───── Data to process
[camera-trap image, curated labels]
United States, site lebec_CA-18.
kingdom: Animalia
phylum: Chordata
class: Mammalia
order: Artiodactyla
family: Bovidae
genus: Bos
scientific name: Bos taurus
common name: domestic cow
──────────
───── Data to process
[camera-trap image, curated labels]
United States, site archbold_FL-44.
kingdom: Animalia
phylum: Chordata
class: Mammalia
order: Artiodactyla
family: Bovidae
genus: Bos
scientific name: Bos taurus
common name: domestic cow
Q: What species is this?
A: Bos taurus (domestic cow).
──────────
- _Required action_
Find "United States, site archbold_FL-44." in the entries above and copy that whole line exactly, then each line after it through the line that contains "A: Bos taurus (domestic cow).".

- _Solved exercise_
United States, site archbold_FL-44.
kingdom: Animalia
phylum: Chordata
class: Mammalia
order: Artiodactyla
family: Bovidae
genus: Bos
scientific name: Bos taurus
common name: domestic cow
Q: What species is this?
A: Bos taurus (domestic cow).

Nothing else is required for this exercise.